[Task brief] Return each record word for word and omit the pictures.

Stored records:
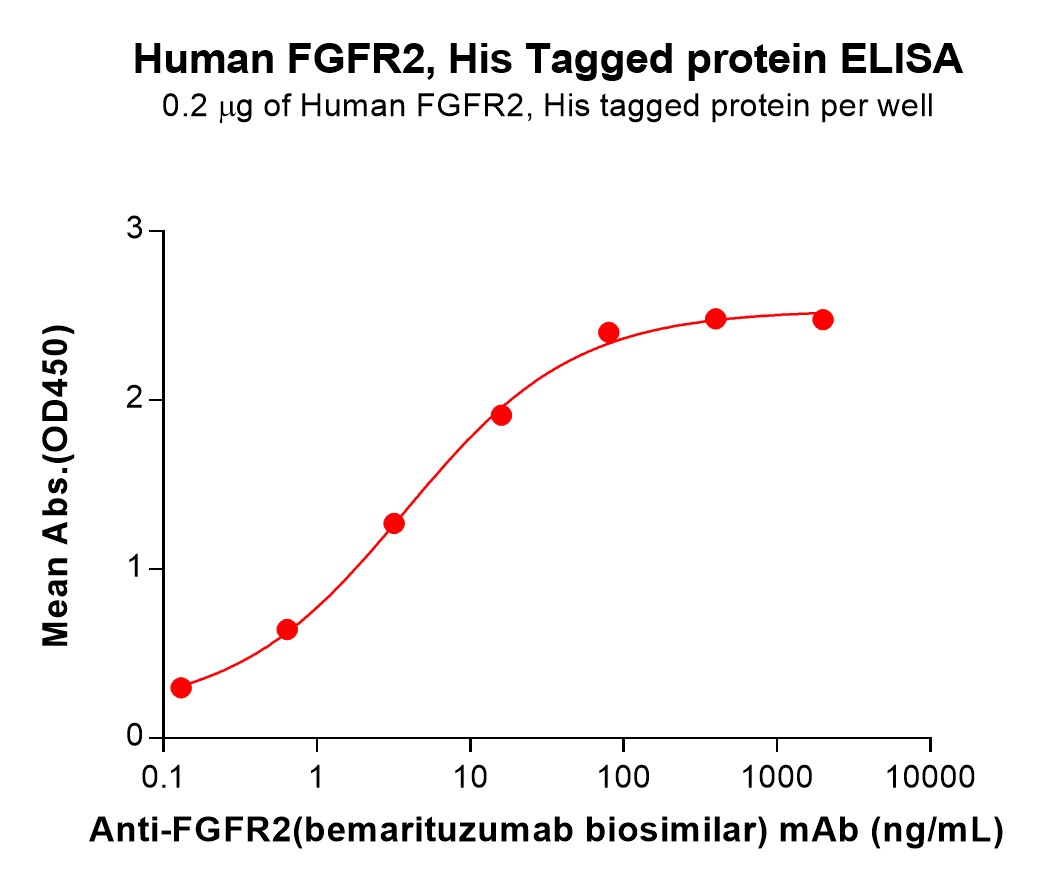 Human FGFR2, His Tagged protein ELISA
0.2 μg of Human FGFR2, His tagged protein per well

Mean Abs.(OD450)

3
2
1
0

0.1 1 10 100 1000 10000

Anti-FGFR2(bemarituzumab biosimilar) mAb (ng/mL)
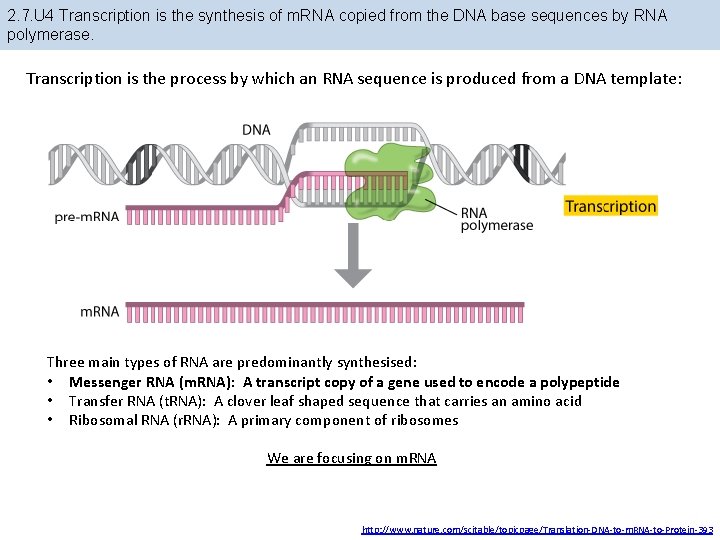 2.7.U4 Transcription is the synthesis of mRNA copied from the DNA base sequences by RNA polymerase.

Transcription is the process by which an RNA sequence is produced from a DNA template:

DNA

pre-mRNA

RNA polymerase

Transcription

mRNA

Three main types of RNA are predominantly synthesised:
• Messenger RNA (mRNA): A transcript copy of a gene used to encode a polypeptide
• Transfer RNA (tRNA): A clover leaf shaped sequence that carries an amino acid
• Ribosomal RNA (rRNA): A primary component of ribosomes

We are focusing on mRNA

http://www.nature.com/scitable/topicpage/Translation-DNA-to-mRNA-to-Protein-393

[Output for this task]
 Human FGFR2, His Tagged protein ELISA
0.2 μg of Human FGFR2, His tagged protein per well

Mean Abs.(OD450)

3
2
1
0

0.1 1 10 100 1000 10000

Anti-FGFR2(bemarituzumab biosimilar) mAb (ng/mL)
 2.7.U4 Transcription is the synthesis of mRNA copied from the DNA base sequences by RNA polymerase.

Transcription is the process by which an RNA sequence is produced from a DNA template:

DNA

pre-mRNA

RNA polymerase

Transcription

mRNA

Three main types of RNA are predominantly synthesised:
• Messenger RNA (mRNA): A transcript copy of a gene used to encode a polypeptide
• Transfer RNA (tRNA): A clover leaf shaped sequence that carries an amino acid
• Ribosomal RNA (rRNA): A primary component of ribosomes

We are focusing on mRNA

http://www.nature.com/scitable/topicpage/Translation-DNA-to-mRNA-to-Protein-393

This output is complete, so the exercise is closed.